#### Data supplied:
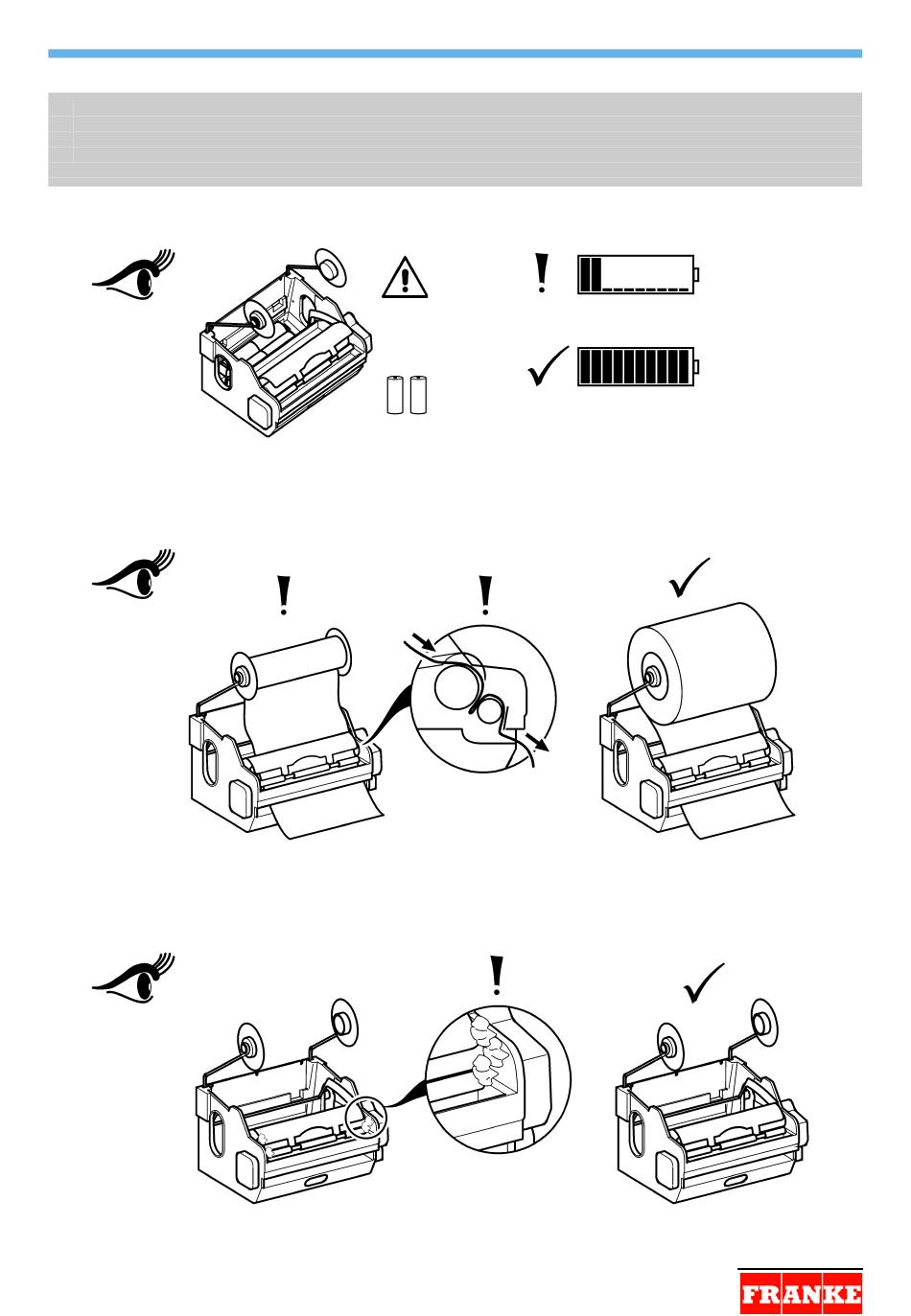 FRANKE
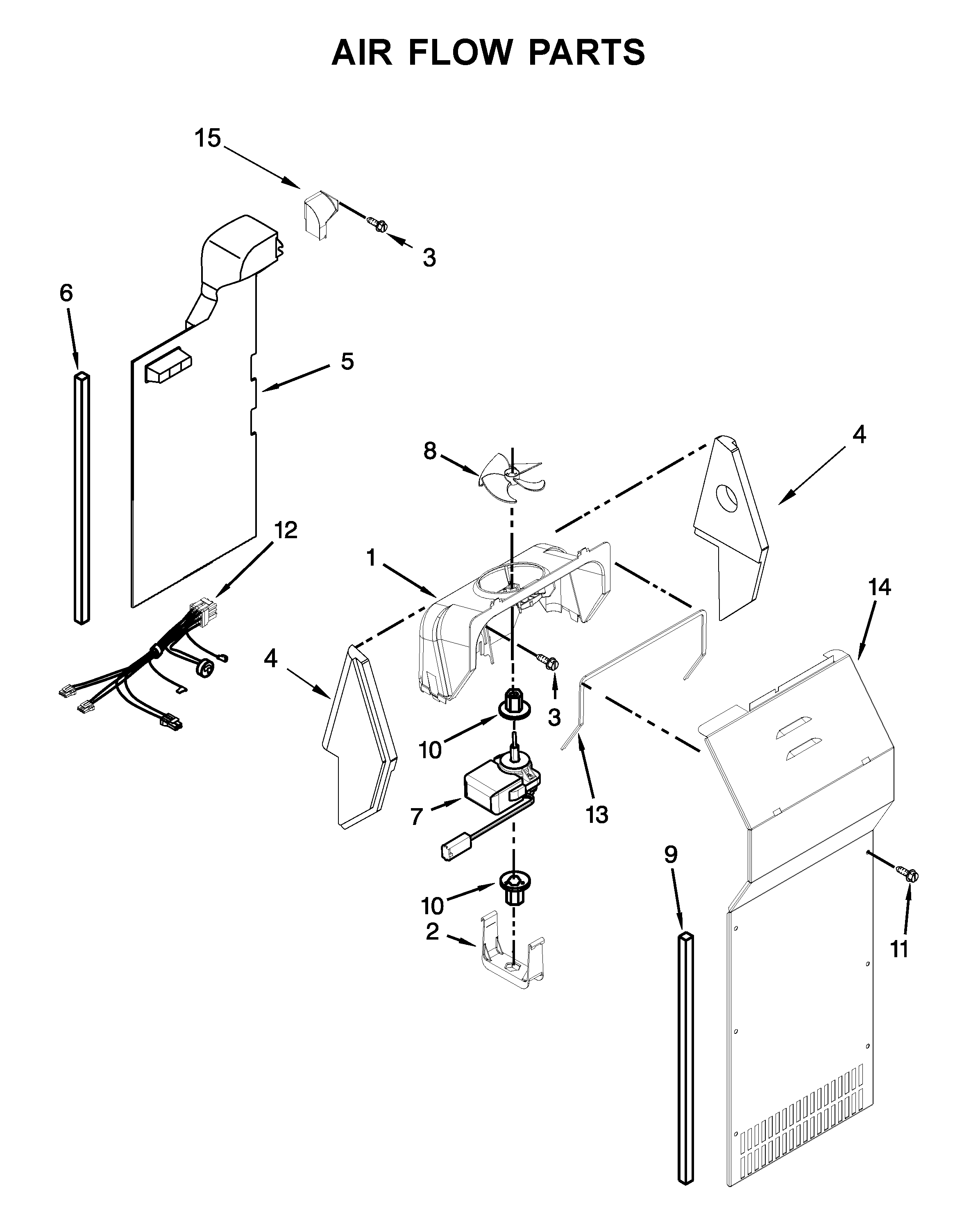 AIR FLOW PARTS

15

3

6

5

8

4

12

1

14

4

3

10

13

7

9

10

2

11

#### What is being asked:
Exclude the pictures and repeat the entries word for word.

#### Answer space:
 FRANKE
 AIR FLOW PARTS

15

3

6

5

8

4

12

1

14

4

3

10

13

7

9

10

2

11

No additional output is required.